- _WHAT YOU ARE ASKED TO DO_
Leave every entry as it is and write the data out in full.

- _RECORDS FOR THIS TASK_
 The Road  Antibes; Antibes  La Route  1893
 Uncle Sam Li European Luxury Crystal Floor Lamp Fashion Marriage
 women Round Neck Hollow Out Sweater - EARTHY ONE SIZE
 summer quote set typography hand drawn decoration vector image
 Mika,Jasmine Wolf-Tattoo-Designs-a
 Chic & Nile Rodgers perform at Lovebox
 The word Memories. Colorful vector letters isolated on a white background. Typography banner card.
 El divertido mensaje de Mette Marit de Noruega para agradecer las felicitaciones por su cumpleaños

- _REPLY_
 The Road  Antibes; Antibes  La Route  1893
 Uncle Sam Li European Luxury Crystal Floor Lamp Fashion Marriage
 women Round Neck Hollow Out Sweater - EARTHY ONE SIZE
 summer quote set typography hand drawn decoration vector image
 Mika,Jasmine Wolf-Tattoo-Designs-a
 Chic & Nile Rodgers perform at Lovebox
 The word Memories. Colorful vector letters isolated on a white background. Typography banner card.
 El divertido mensaje de Mette Marit de Noruega para agradecer las felicitaciones por su cumpleaños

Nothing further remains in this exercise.